• [Exercício escrito a] Redigite, sem alterar nada, o trecho do texto sobre a paciência de Maria Santíssima entre "575. Não teve" e "conheceu esta Senhora.", inclusive.

• [Bloco de texto]
Ao praticar assim a fortaleza, nossa Rainha não sentiu, em seu generoso
coração, desordenado temor já que era superior a tudo. Tampouco se mostrou
impávida e audaz além da medida. Não podia deslizar a estes extremos viciosos
porque, com suma sabedoria, conhecia os temores que devia superar e a audácia que
devia evitar. Assim estava vestida, como única mulher forte, de fortaleza e formosura
(Pr 31, 25).

A paciência de Maria Santíssima
574. A parte da fortaleza que consiste na paciência, foi em Maria Santíssima
mais admirável. Somente Ela participou da excelência da paciência de Cristo, seu Filho
Santíssimo, no padecer e sofrer sem culpas, mais que todos os que as cometeram.
Toda a vida desta soberana Rainha foi uma contínua tolerância de
sofrimentos, especialmente na vida e morte de nosso Redentor Jesus Cristo, onde a
paciência excedeu a todo o pensamento de criaturas. Só o mesmo Senhor que lha outorgou pôde dignamente dá-la a conhecer.
Jamais esta candíssima pomba se indignou, faltando à paciência com criatura alguma, nem lhe pareceu grande algum
trabalho e moléstia, das imensas que padeceu, nem se contristou por isso, nem deixou
de receber tudo com alegria e ação de graças. Se a paciência (conforme o Apóstolo), é o primeiro filho da caridade (ICor
13, 4), e nossa Rainha foi a Mãe do amor (Eclo 24,24), também o foi da paciência
Pelo amor deve medir-se a paciência, pois quanto mais amarmos e apreciarmos o bem eterno, acima de todo o
visível, tanto mais nos determinamos a padecer qualquer pena para alcançá-lo e
não perdê-lo. Por esta razão, foi Maria Santíssima pacientíssima acima de todas
as criaturas, e, para nós, mãe desta virtude.
Recorrendo a Ela, acharemos esta torre de David com mil escudos de paciência (Ct 4,
4), com os quais se armam os fortes da Igreja, e da milícia de Cristo, nosso Senhor.

Nada pode vencer a paciência de Maria

575. Não teve jamais nossa pacientíssima Rainha atitudes feminis de
fraqueza, nem tampouco de ira exterior, porque tudo previa com divina luz e sabedoria. Esta não lhe evitava a dor, antes a
aumentava, pois ninguém pôde conhecer o peso das culpas e ofensas infinitas contra Deus, como as conheceu esta Senhora.
Mas nem por isso se alterou seu invencível coração. Seu semblante e seu íntimo jamais
mudaram, quer pelas maldades de Judas, quer pelas contumélias e desacatos dos fariseus.

• [Itens de um conjunto de dados]
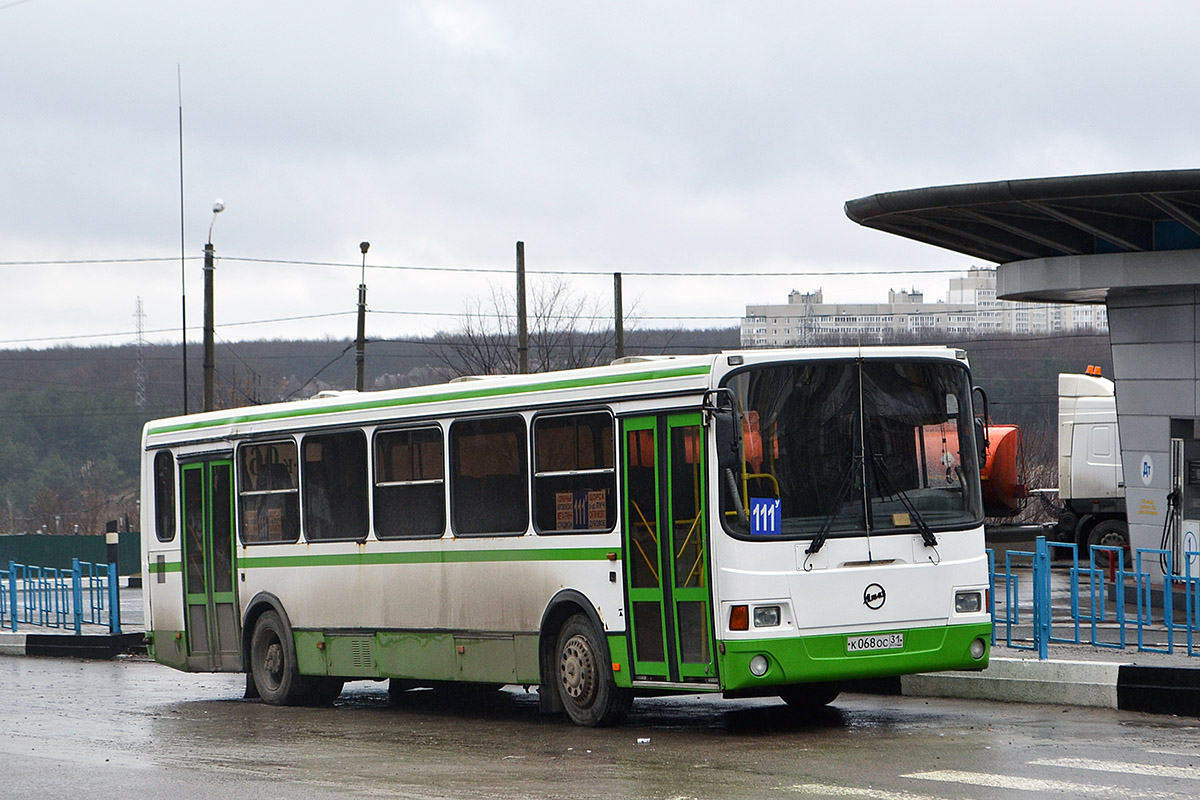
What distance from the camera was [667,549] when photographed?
37.2 ft

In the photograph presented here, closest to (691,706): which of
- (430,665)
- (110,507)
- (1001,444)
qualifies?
(430,665)

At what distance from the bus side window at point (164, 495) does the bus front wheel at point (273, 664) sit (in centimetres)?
189

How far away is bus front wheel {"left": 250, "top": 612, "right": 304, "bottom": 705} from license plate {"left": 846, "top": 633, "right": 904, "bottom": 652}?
6.22m

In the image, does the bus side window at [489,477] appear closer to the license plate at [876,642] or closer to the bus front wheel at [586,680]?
the bus front wheel at [586,680]

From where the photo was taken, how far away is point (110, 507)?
286 feet

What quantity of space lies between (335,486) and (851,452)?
5.42 meters

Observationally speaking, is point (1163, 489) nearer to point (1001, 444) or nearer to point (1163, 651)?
point (1163, 651)

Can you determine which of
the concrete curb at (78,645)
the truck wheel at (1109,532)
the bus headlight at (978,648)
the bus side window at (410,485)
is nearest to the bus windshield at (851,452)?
the bus headlight at (978,648)

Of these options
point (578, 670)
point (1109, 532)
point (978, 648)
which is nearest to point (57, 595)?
point (578, 670)

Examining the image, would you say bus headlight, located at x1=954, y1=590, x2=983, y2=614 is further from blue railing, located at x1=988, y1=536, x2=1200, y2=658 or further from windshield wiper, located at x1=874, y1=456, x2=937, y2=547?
windshield wiper, located at x1=874, y1=456, x2=937, y2=547

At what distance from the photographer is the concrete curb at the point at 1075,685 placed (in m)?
12.0

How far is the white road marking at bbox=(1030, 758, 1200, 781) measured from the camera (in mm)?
8859

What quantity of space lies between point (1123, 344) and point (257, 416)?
469 inches

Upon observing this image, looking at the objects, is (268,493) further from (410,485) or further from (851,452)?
(851,452)
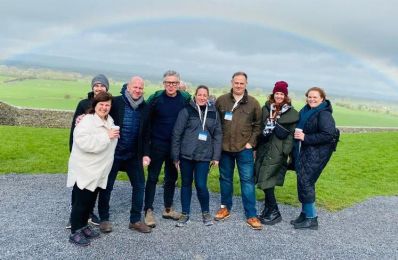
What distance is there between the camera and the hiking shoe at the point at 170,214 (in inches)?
235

• [Exercício escrito b] Ponha numa lista numerada as linhas dos registros desde a que contém "Of these options" até o fim dos registros, inclusive, omitindo as linhas em branco. Deixe as imagens fora da resposta.

• [Resultado correto a]
575. Não teve jamais nossa pacientíssima Rainha atitudes feminis de
fraqueza, nem tampouco de ira exterior, porque tudo previa com divina luz e sabedoria. Esta não lhe evitava a dor, antes a
aumentava, pois ninguém pôde conhecer o peso das culpas e ofensas infinitas contra Deus, como as conheceu esta Senhora.

• [Resultado correto b]
1. Of these options
2. point (578, 670)
3. point (1109, 532)
4. point (978, 648)
5. which is nearest to point (57, 595)?
6. point (578, 670)
7. Examining the image, would you say bus headlight, located at x1=954, y1=590, x2=983, y2=614 is further from blue railing, located at x1=988, y1=536, x2=1200, y2=658 or further from windshield wiper, located at x1=874, y1=456, x2=937, y2=547?
8. windshield wiper, located at x1=874, y1=456, x2=937, y2=547
9. At what distance from the photographer is the concrete curb at the point at 1075,685 placed (in m)?
10. 12.0
11. How far is the white road marking at bbox=(1030, 758, 1200, 781) measured from the camera (in mm)?
12. 8859
13. What quantity of space lies between point (1123, 344) and point (257, 416)?
14. 469 inches
15. Upon observing this image, looking at the objects, is (268,493) further from (410,485) or further from (851,452)?
16. (851,452)
17. What distance is there between the camera and the hiking shoe at the point at 170,214 (in inches)?
18. 235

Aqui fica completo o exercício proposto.